O líder do executivo estadual mostrou o seu posicionamento através das redes sociais, apontando a vaquejada é uma tradição cultural, que reúne as famílias nordestinas e gera empregos diretos e indiretos.

 

“Vaquejada é atividade recreativa e competitiva que virou esporte e tem seus heróis, os vaqueiros mais corajosos e hábeis. Sobretudo, vaquejada é festa em todos os cantos do Nordeste, herdeira das antigas “pegas de boi” na caatinga. Ela precisa ser preservada porque é um patrimônio cultural de Alagoas e de toda a região nordestina. A vaquejada movimenta a economia com eventos de grande porte, cria empregos e reúne famílias inteiras, dos avós às crianças, no aplauso aos seus vaqueiros”, explicou.

 

Por fim, o governador ainda chamou os vaqueiros de “heróis” e pediu que o STF reconsidere a decisão. “Vai daqui todo o nosso apoio aos defensores da vaquejada, para que o Poder Judiciário reconsidere e reconheça que o Nordeste e o Brasil têm direito de manter e preservar essa bela tradição. Contem comigo, heróis da vaquejada”, completou.

 

 A DECISÃO

 

Por 6 votos a 5, o Supremo Tribunal Federal (STF) decidiu que a vaquejada é uma prática ilegal.

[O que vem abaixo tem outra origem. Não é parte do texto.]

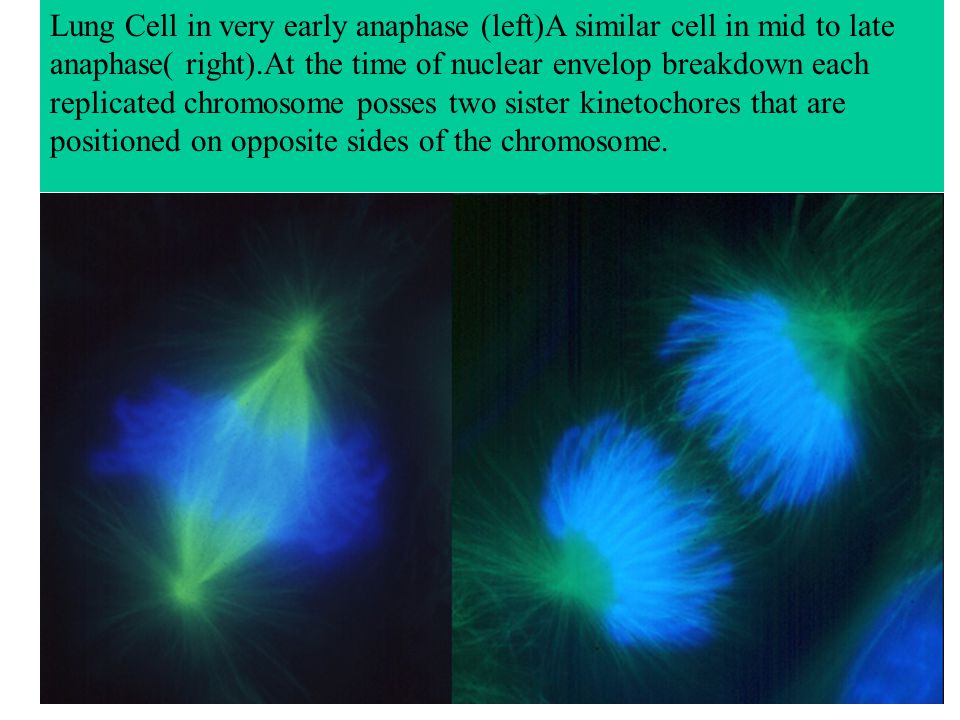 Lung Cell in very early anaphase (left)A similar cell in mid to late anaphase( right).At the time of nuclear envelop breakdown each replicated chromosome posses two sister kinetochores that are positioned on opposite sides of the chromosome.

A ação foi movida pela Procuradoria-Geral da República (PGR) e questionava, especificamente, a legislação cearense 15.299/2013, que regulamentava os ‘espetáculos’.

 

No dia 30 de novembro do ano passado, os deputados da Assembleia Legislativa de Alagoas (ALE) provaram o Projeto de Lei 60/2015, de autoria do deputado Dudu Hollanda (PSD), que reconhece a vaquejada como atividade esportiva no âmbito de Alagoas.

 

O parlamentar esclareceu que a vaquejada é um esporte tradicional genuinamente brasileiro, praticada há séculos principalmente no Nordeste, e lembrou que, em alguns estados da federação, ela já é reconhecida. “Precisamos desse reconhecimento para que possamos regulamentar o campeonato que existe em Alagoas como esporte”, afirmou.

 

A decisão proferida hoje poderá ser aplicada nos demais estados e no Distrito

 

Votaram a favor os ministros Marco Aurélio Mello, relator do caso,  Roberto Barroso, Rosa Weber, Celso de Mello, Ricardo Lewandowisk e a presidenta Cármen Lúcia. Ao apresentar seu voto, que desempatou o julgamento, Cármen Lúcia reconheceu que a vaquejada faz parte da cultura de alguns estados, mas considerou que a atividade impõe agressão e sofrimento aos animais.